GIVEN REQUEST:
Nothing but the lines from the one containing "How far is point" to the end of the data should be returned, exactly as written; pictures are omitted.

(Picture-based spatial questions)
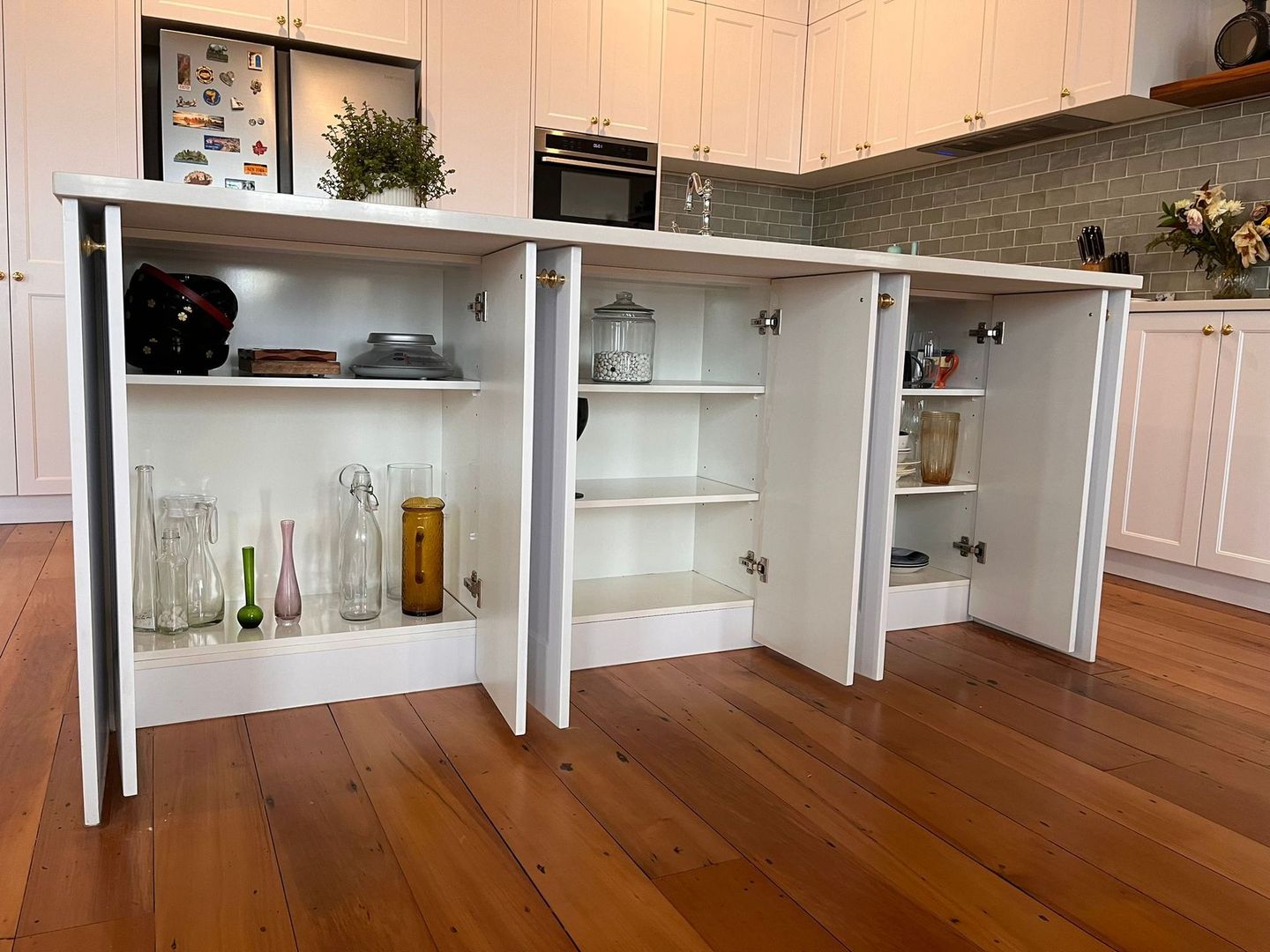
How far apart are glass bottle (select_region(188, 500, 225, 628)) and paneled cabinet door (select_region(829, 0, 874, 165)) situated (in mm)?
3743

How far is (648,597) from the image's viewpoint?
2385 millimetres

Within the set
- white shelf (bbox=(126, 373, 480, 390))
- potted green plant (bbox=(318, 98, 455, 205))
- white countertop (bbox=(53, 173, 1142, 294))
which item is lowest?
white shelf (bbox=(126, 373, 480, 390))

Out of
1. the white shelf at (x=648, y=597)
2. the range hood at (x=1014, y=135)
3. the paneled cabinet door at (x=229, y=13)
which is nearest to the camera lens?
the white shelf at (x=648, y=597)

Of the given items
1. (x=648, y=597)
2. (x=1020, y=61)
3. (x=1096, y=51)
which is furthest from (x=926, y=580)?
(x=1020, y=61)

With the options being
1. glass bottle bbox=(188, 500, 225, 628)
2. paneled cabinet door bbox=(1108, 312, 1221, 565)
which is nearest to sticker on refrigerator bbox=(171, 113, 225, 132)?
glass bottle bbox=(188, 500, 225, 628)

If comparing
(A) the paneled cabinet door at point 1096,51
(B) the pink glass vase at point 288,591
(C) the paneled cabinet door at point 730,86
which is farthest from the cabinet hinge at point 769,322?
(C) the paneled cabinet door at point 730,86

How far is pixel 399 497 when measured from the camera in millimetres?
2172

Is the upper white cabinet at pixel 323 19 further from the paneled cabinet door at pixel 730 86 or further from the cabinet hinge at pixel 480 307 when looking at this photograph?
the cabinet hinge at pixel 480 307

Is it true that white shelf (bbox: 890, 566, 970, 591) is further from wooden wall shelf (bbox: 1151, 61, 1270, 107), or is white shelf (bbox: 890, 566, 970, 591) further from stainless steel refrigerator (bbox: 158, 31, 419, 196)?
stainless steel refrigerator (bbox: 158, 31, 419, 196)

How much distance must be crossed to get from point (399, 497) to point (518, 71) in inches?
109

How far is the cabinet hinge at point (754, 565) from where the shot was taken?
93.0 inches

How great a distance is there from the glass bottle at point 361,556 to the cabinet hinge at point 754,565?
897mm

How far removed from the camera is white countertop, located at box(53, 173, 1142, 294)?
1.40 m

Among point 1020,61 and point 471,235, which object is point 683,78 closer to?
point 1020,61
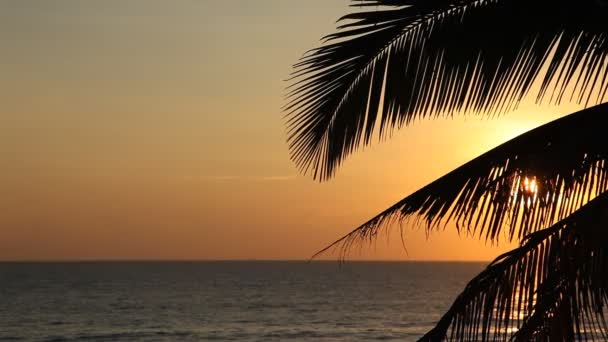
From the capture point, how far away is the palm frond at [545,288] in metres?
3.65

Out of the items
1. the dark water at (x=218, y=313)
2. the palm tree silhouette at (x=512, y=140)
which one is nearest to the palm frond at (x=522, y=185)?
the palm tree silhouette at (x=512, y=140)

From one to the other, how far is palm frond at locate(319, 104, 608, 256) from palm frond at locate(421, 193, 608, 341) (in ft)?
0.55

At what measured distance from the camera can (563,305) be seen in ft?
12.4

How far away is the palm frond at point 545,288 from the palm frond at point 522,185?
167 mm

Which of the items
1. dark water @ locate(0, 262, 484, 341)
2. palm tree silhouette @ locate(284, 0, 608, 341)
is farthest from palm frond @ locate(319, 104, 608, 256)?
dark water @ locate(0, 262, 484, 341)

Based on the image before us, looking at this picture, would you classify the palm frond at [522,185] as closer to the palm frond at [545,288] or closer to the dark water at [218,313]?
the palm frond at [545,288]

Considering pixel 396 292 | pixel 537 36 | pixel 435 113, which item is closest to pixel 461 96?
pixel 435 113

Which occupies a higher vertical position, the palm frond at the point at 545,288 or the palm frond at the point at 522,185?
the palm frond at the point at 522,185

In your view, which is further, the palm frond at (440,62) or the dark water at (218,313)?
the dark water at (218,313)

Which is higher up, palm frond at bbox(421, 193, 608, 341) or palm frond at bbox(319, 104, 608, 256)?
palm frond at bbox(319, 104, 608, 256)

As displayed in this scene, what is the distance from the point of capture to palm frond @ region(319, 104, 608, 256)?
3.69 metres

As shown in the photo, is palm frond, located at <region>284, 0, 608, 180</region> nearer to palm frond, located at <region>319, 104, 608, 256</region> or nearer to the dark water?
palm frond, located at <region>319, 104, 608, 256</region>

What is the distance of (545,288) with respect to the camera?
3.75 meters

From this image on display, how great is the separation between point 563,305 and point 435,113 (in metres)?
0.92
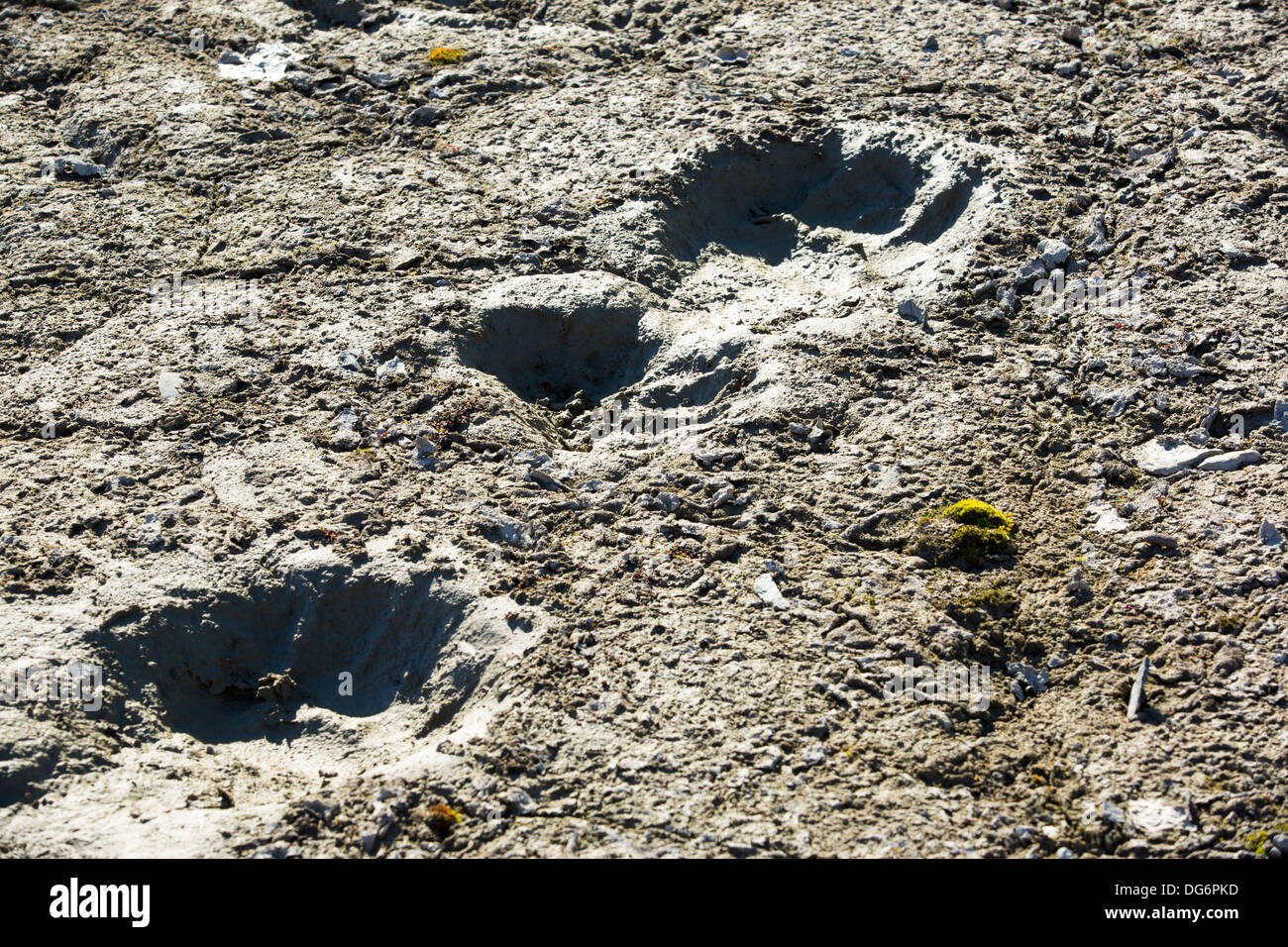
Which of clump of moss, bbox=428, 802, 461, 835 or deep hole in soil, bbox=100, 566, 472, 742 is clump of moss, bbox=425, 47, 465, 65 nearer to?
deep hole in soil, bbox=100, 566, 472, 742

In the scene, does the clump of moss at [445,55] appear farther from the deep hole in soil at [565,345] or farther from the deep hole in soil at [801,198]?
the deep hole in soil at [565,345]

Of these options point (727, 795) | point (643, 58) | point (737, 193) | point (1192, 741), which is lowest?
point (727, 795)

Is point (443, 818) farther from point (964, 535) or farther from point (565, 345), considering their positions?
point (565, 345)

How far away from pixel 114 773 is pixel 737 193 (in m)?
3.02

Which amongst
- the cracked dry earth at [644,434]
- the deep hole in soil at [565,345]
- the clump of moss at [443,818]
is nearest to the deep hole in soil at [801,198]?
the cracked dry earth at [644,434]

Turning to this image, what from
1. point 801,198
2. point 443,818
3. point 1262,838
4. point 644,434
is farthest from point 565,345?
point 1262,838

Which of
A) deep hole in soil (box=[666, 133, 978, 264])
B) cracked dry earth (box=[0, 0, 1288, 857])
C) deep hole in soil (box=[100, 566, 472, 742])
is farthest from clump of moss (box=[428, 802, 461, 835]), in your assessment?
deep hole in soil (box=[666, 133, 978, 264])

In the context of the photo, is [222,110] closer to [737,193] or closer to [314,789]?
[737,193]

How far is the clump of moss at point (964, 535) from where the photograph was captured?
3080 mm

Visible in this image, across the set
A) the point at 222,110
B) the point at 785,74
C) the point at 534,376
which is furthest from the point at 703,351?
the point at 222,110

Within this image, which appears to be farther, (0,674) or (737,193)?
(737,193)

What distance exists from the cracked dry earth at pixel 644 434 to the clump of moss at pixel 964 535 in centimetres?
3

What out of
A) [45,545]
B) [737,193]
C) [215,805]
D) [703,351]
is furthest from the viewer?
[737,193]
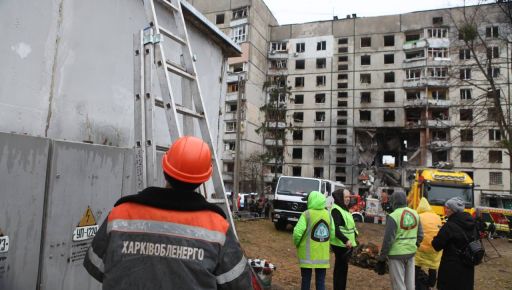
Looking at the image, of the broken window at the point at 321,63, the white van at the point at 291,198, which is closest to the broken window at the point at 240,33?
the broken window at the point at 321,63

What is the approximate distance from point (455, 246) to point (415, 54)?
1934 inches

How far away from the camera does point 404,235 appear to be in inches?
218

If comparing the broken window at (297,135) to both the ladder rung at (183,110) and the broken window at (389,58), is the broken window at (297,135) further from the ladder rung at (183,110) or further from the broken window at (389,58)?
the ladder rung at (183,110)

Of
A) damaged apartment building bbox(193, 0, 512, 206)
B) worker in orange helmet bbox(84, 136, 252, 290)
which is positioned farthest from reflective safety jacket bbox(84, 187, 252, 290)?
damaged apartment building bbox(193, 0, 512, 206)

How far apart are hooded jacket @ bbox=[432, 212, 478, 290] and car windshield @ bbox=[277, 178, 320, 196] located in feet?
34.4

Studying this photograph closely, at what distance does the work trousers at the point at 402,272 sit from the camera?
5566 mm

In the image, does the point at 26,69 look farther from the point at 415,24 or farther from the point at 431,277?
the point at 415,24

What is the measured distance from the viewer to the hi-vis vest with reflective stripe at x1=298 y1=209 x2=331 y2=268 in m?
5.21

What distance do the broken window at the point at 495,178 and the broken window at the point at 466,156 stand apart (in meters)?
2.69

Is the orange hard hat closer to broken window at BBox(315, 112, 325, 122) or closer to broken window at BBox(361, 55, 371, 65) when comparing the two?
broken window at BBox(315, 112, 325, 122)

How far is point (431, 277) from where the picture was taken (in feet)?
20.1

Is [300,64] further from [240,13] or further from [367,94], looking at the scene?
[240,13]

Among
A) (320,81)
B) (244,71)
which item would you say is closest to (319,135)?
(320,81)

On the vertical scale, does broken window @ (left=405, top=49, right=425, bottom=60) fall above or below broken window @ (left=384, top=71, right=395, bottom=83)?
above
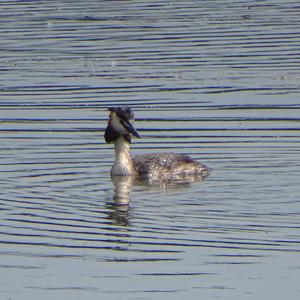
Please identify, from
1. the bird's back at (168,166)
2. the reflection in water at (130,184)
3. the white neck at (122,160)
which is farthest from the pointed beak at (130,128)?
the reflection in water at (130,184)

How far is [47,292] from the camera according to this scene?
12.0m

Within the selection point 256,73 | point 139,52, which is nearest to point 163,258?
point 256,73

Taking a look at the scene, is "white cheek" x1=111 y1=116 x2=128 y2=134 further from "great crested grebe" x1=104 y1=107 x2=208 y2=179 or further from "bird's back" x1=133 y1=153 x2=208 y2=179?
"bird's back" x1=133 y1=153 x2=208 y2=179

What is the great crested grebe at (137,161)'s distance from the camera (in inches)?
714

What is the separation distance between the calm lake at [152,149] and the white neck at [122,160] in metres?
0.23

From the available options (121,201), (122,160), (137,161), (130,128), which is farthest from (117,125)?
(121,201)

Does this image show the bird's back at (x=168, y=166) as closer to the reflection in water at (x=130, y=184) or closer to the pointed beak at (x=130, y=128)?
the reflection in water at (x=130, y=184)

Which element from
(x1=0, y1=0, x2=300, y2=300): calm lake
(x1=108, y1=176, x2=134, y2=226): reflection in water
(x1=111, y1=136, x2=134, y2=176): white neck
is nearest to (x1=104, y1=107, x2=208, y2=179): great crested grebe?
(x1=111, y1=136, x2=134, y2=176): white neck

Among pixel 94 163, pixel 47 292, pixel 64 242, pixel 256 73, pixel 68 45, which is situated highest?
pixel 68 45

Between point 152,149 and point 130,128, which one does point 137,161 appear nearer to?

RESPONSE TO THIS TASK:
How far is point (431, 277) from where the picture was taken (in feet)?
20.1

Is [300,64] further from [240,13] or further from [367,94], looking at the scene?
[240,13]

Among
A) (320,81)
B) (244,71)
which item would you say is closest to (319,135)?
(320,81)

On the vertical scale, does broken window @ (left=405, top=49, right=425, bottom=60) fall above or below broken window @ (left=384, top=71, right=395, bottom=83)?
above
Please identify, from
1. the bird's back at (168,166)
2. the reflection in water at (130,184)
3. the white neck at (122,160)
which is farthest from the pointed beak at (130,128)?
the reflection in water at (130,184)

How far is [47,292] from the camera according to this scene?
12.0m

Within the selection point 256,73 | point 139,52, which is nearest to point 163,258?
point 256,73

Taking a look at the scene, is "white cheek" x1=111 y1=116 x2=128 y2=134 further from "great crested grebe" x1=104 y1=107 x2=208 y2=179 or further from "bird's back" x1=133 y1=153 x2=208 y2=179?
"bird's back" x1=133 y1=153 x2=208 y2=179

What is the great crested grebe at (137,161)'s distance from the camera (in inches)?
714

What is the separation distance between the calm lake at [152,149] and the white neck at [122,160] in metres?
0.23

From the available options (121,201), (122,160), (137,161), (130,128), which is farthest from (117,125)?
(121,201)

Does this image show the bird's back at (x=168, y=166) as closer to the reflection in water at (x=130, y=184) or closer to the pointed beak at (x=130, y=128)?
the reflection in water at (x=130, y=184)

Which element from
(x1=0, y1=0, x2=300, y2=300): calm lake
(x1=108, y1=176, x2=134, y2=226): reflection in water
(x1=111, y1=136, x2=134, y2=176): white neck
is nearest to (x1=104, y1=107, x2=208, y2=179): great crested grebe?
(x1=111, y1=136, x2=134, y2=176): white neck

Among pixel 94 163, pixel 47 292, pixel 64 242, pixel 256 73, pixel 68 45, which is situated highest?
pixel 68 45

Between point 152,149 and point 130,128, which one does point 137,161 appear nearer to?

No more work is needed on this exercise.